**PASSAGE GIVEN**
-- BEGIN --
Maybe think of it in terms of what's going through the character's mind.  If he's pulling the gun out to shoot someone, is he going to take the time to gaze at the details in the wood, the make, the bore size, yadda yadda yadda?  Realistically, no.  He's just going to whip it out, plant it, and start getting a beat on someone.  And the reader should ideally be on the same mental playing field as the character, else it'll feel awkward to read.


----------



## Internet Police Chief (Jun 8, 2010)

furvien said:


> and as for the gun descriptions would it work if you were to go into detail only about "special" items like say me main chars signature gun or something and not go too far into the whole models thing or anything like that E.g. "he pulled a druganov sniper rifle out of his leg bag it had a large scratch on the left hand side and the woods shine had faded a little, he then pulled out..."



Again, in certain situations. This does slow down the scene, and so you want to use it in a slow scene. If the character is in the middle of fighting and suddenly you whip out descriptions of guns, well, people will get bored.

Maybe the gun is important to the character, and you want to show that it is very worn, likely by the guy using it. In that case, you need to work on the way the description flows. "He pulled a dragunov sniper rifle out of his leg bag. It was rough - several scratches littered it's body and it's shine was long gone" reads a lot better than what you posted. The EXACT location of the scratch doesn't matter. Which part of the wood is dull doesn't matter. What DOES matter is that the weapon is well worn, and that you feel it is necessary to show that. Basically, if you need to, go ahead and describe it, but keep it short, sweet and to the point.


> "live feed scope" this is basically a custom piece of kit my main character has so as his technical support can help him to identify targets because of a problem developing with his eyesight ill explain more in the story but its pretty much a regular scope but with a miniature camera rigged up to it so as others can see what the scope see's.



Just so you know, this isn't really a "custom" piece. These do exist, but I don't know the name of them. I know some SWAT teams use them in real life.
-- END --
[Extracted records]
-- BEGIN --
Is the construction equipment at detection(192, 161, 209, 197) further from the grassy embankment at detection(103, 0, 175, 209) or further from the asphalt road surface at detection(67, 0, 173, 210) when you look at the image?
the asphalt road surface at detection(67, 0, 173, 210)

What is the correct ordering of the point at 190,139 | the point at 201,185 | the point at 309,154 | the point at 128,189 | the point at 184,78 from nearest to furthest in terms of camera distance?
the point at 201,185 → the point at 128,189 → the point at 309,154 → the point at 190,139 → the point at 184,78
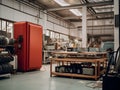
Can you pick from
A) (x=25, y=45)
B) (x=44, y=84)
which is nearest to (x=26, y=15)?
(x=25, y=45)

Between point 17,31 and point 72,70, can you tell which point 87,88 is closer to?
point 72,70

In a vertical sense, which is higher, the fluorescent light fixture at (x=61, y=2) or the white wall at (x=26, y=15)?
the fluorescent light fixture at (x=61, y=2)

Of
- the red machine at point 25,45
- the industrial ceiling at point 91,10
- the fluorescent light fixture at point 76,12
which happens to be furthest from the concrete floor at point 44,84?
the fluorescent light fixture at point 76,12

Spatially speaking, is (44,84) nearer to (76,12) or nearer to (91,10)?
(91,10)

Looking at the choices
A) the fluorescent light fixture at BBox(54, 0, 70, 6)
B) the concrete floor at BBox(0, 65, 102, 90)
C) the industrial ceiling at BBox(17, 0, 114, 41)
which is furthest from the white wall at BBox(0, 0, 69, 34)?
the concrete floor at BBox(0, 65, 102, 90)

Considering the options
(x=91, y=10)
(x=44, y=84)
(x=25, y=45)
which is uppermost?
(x=91, y=10)

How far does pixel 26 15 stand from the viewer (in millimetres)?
10961

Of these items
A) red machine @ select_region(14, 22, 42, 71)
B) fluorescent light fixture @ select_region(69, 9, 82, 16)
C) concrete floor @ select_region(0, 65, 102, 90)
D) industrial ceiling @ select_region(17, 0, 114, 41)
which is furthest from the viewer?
fluorescent light fixture @ select_region(69, 9, 82, 16)

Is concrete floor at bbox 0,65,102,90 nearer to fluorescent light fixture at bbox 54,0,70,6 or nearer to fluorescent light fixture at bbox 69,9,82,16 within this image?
fluorescent light fixture at bbox 54,0,70,6

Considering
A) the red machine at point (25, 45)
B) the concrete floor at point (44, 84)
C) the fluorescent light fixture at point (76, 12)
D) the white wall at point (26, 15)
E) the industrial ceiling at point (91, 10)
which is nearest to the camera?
the concrete floor at point (44, 84)

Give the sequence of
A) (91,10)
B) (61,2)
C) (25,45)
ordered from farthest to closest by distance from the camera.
A: (91,10)
(61,2)
(25,45)

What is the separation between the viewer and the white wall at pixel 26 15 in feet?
30.3

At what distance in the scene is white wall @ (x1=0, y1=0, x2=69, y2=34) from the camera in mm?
9242

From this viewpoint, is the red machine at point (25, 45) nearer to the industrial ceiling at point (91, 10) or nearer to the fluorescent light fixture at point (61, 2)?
the industrial ceiling at point (91, 10)
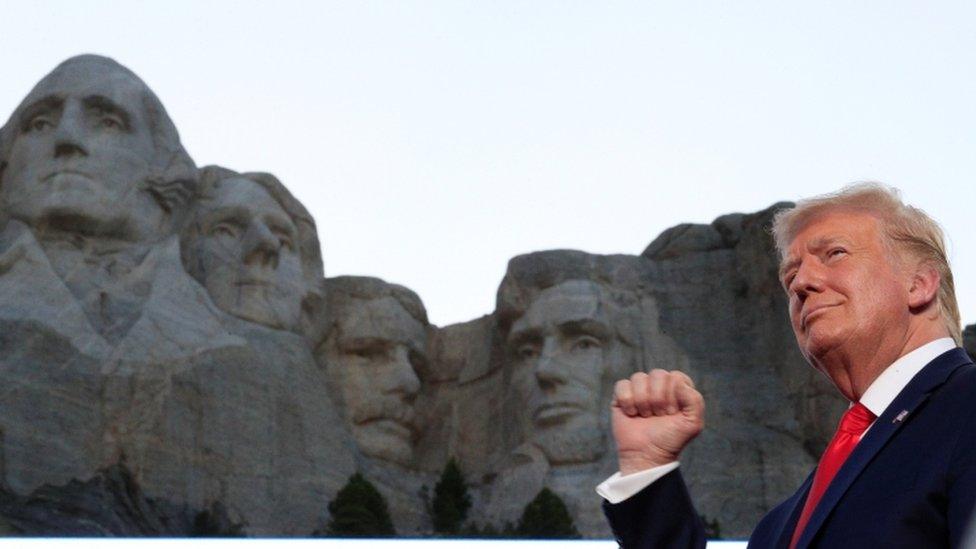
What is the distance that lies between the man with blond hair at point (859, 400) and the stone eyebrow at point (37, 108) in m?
11.1

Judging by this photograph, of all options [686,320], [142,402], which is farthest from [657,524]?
[686,320]

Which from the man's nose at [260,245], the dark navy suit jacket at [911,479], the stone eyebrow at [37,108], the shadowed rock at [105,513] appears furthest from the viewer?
the man's nose at [260,245]

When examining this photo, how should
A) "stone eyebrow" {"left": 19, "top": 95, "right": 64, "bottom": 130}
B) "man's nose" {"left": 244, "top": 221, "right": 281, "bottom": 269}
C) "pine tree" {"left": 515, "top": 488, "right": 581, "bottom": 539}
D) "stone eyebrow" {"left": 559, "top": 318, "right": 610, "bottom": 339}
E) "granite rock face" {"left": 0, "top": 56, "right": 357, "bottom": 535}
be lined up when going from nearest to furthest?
"granite rock face" {"left": 0, "top": 56, "right": 357, "bottom": 535}
"pine tree" {"left": 515, "top": 488, "right": 581, "bottom": 539}
"stone eyebrow" {"left": 19, "top": 95, "right": 64, "bottom": 130}
"man's nose" {"left": 244, "top": 221, "right": 281, "bottom": 269}
"stone eyebrow" {"left": 559, "top": 318, "right": 610, "bottom": 339}

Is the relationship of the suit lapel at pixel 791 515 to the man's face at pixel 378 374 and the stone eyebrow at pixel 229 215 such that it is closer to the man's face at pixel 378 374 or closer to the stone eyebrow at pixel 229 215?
the stone eyebrow at pixel 229 215

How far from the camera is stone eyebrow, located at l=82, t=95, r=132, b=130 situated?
12.0m

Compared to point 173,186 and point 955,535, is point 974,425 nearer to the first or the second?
point 955,535

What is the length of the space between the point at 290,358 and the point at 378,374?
142 cm

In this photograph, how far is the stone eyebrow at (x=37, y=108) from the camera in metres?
12.1

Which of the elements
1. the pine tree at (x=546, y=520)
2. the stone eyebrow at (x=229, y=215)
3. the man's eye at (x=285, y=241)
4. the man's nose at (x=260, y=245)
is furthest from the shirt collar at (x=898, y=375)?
the man's eye at (x=285, y=241)

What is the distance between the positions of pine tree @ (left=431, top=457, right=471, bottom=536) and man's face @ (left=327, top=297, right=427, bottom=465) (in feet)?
1.84

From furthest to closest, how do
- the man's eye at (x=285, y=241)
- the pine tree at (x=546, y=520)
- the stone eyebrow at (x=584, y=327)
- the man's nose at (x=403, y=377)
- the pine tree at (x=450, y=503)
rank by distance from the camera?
the man's nose at (x=403, y=377) < the stone eyebrow at (x=584, y=327) < the man's eye at (x=285, y=241) < the pine tree at (x=450, y=503) < the pine tree at (x=546, y=520)

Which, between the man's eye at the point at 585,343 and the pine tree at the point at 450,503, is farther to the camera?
the man's eye at the point at 585,343

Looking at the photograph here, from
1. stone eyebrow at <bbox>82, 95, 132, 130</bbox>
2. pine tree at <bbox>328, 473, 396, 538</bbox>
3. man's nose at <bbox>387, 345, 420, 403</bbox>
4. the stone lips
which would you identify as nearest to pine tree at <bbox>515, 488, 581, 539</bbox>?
the stone lips

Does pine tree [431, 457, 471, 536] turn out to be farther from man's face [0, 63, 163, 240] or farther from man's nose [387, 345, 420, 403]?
man's face [0, 63, 163, 240]
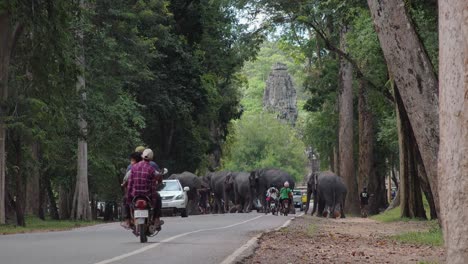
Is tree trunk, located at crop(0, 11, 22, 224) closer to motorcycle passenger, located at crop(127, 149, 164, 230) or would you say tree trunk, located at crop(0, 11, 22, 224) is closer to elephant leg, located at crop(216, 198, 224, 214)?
motorcycle passenger, located at crop(127, 149, 164, 230)

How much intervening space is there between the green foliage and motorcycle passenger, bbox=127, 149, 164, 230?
105372mm

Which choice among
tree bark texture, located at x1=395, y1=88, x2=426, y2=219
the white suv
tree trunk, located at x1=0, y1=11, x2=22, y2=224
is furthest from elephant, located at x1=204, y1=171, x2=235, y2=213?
tree trunk, located at x1=0, y1=11, x2=22, y2=224

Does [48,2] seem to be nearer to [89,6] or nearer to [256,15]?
[89,6]

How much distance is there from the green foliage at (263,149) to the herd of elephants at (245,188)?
61566 mm

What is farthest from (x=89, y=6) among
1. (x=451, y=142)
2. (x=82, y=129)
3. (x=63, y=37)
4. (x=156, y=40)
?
(x=451, y=142)

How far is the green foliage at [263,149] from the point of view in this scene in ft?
412

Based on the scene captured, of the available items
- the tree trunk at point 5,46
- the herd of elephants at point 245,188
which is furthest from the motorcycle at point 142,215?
the herd of elephants at point 245,188

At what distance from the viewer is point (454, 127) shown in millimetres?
8211

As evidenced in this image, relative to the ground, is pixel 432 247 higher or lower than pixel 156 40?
lower

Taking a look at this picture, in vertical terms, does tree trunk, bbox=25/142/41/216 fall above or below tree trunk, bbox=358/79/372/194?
below

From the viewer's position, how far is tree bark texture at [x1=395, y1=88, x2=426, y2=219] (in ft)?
104

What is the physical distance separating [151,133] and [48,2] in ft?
112

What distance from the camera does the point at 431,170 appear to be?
18719mm

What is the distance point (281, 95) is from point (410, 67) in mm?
146399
-- END --
**JOB**
Can you reproduce word for word the part of the forum thread on describing guns between "Maybe think of" and "awkward to read.", inclusive? These rows were taken from a separate source.

**WRITTEN ANSWER**
Maybe think of it in terms of what's going through the character's mind.  If he's pulling the gun out to shoot someone, is he going to take the time to gaze at the details in the wood, the make, the bore size, yadda yadda yadda?  Realistically, no.  He's just going to whip it out, plant it, and start getting a beat on someone.  And the reader should ideally be on the same mental playing field as the character, else it'll feel awkward to read.